GIVEN EXERCISE: Reproduce the lines of the records below verbatim, beginning with the line that contains "Taking a look at this, of the candidates" and ending after the line that contains "4.90 meters". Output only those lines.

>> BEGIN DATA EXCERPTS

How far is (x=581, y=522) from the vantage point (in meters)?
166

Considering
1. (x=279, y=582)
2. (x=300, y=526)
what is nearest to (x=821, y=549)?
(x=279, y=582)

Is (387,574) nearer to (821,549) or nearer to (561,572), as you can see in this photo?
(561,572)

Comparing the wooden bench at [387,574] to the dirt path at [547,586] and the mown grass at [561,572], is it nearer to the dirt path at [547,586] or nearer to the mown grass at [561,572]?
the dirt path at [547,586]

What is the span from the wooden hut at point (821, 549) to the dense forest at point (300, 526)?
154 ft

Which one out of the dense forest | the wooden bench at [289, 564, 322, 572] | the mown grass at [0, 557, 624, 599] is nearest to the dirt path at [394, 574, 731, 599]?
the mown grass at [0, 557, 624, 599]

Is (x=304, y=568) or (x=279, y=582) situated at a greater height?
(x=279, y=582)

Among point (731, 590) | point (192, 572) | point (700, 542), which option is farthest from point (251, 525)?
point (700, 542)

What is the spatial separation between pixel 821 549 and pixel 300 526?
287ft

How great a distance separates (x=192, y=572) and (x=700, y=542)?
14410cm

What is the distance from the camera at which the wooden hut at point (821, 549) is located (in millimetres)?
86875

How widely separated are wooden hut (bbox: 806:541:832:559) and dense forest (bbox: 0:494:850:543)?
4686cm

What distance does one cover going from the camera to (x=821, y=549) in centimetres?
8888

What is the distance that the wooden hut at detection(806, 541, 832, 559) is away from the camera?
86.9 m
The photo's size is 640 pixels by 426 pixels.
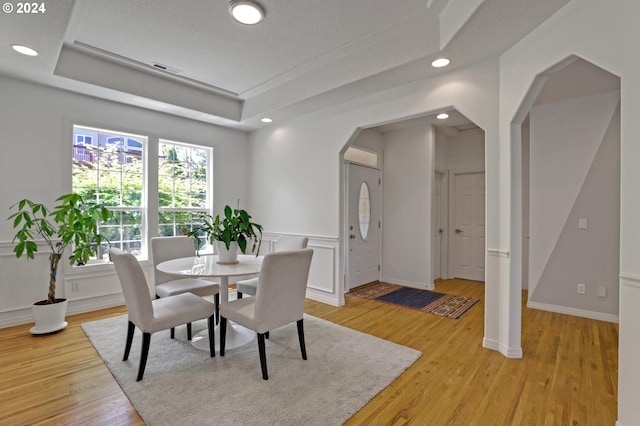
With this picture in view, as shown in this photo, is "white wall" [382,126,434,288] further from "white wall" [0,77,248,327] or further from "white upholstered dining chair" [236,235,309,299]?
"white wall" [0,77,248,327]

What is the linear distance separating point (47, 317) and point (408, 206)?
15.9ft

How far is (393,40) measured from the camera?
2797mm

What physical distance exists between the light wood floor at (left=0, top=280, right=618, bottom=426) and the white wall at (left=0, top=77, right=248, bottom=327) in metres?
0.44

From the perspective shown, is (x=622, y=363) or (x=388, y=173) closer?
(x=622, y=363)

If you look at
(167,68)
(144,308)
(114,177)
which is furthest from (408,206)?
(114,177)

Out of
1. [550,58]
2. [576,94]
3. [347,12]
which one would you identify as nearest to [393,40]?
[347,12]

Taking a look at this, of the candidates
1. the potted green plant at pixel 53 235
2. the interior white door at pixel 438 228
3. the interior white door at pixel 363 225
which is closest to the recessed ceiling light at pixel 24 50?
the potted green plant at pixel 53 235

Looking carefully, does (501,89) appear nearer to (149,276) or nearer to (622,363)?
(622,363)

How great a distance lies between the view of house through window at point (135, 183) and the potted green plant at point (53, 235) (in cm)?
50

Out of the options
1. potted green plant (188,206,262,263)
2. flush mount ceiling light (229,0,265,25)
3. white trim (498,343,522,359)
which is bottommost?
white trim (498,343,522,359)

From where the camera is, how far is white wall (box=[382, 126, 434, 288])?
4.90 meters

>> END DATA EXCERPTS
>> BEGIN DATA EXCERPTS

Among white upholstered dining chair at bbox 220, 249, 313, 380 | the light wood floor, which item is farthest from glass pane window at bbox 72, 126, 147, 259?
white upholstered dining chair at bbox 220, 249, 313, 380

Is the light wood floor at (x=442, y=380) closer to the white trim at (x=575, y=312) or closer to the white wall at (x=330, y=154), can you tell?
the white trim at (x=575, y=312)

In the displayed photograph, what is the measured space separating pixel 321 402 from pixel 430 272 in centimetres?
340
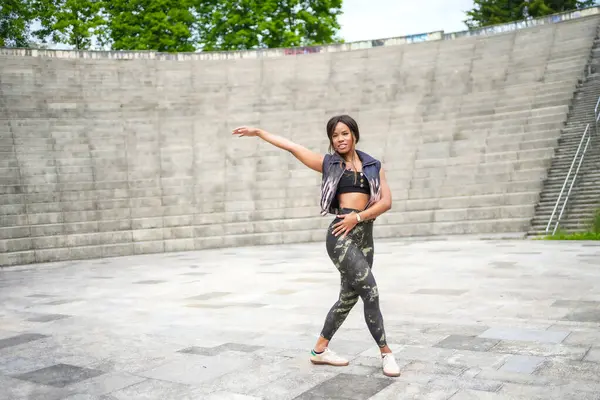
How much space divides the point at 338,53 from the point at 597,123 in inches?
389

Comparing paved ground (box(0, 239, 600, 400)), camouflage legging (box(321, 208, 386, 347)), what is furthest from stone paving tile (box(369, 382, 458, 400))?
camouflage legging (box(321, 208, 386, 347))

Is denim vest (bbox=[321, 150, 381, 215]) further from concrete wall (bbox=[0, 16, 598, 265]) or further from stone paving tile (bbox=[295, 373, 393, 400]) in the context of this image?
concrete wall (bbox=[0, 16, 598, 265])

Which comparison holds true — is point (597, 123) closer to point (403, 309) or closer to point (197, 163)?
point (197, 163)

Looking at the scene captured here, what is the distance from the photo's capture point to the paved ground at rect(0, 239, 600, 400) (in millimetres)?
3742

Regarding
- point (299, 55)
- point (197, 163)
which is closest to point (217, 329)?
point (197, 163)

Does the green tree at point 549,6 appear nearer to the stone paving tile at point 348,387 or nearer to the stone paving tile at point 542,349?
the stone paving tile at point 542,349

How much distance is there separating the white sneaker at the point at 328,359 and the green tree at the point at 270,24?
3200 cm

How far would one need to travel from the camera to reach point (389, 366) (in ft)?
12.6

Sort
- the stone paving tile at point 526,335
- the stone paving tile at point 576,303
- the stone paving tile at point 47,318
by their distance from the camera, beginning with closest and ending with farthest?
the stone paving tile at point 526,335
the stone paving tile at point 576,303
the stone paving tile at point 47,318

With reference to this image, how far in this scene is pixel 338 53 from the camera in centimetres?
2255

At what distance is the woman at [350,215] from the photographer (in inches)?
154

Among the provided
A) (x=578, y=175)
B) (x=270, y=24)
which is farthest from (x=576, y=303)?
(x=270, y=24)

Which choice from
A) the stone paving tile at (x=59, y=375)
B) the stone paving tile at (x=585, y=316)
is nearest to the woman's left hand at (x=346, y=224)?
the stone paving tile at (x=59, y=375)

>> END DATA EXCERPTS

WRITTEN SOLUTION:
Taking a look at this, of the candidates
1. the potted green plant at pixel 53 235
2. the interior white door at pixel 438 228
3. the interior white door at pixel 363 225
which is closest to the recessed ceiling light at pixel 24 50?
the potted green plant at pixel 53 235

Looking carefully, does (501,89) appear nearer to (149,276) or nearer to (622,363)?
(622,363)

How great a distance lies between the view of house through window at point (135, 183) and the potted green plant at point (53, 235) (in cm)?
50

Out of the options
1. potted green plant (188,206,262,263)
2. flush mount ceiling light (229,0,265,25)
3. white trim (498,343,522,359)
which is bottommost?
white trim (498,343,522,359)

From where the camera is, how far is white wall (box=[382, 126, 434, 288])?
4.90 meters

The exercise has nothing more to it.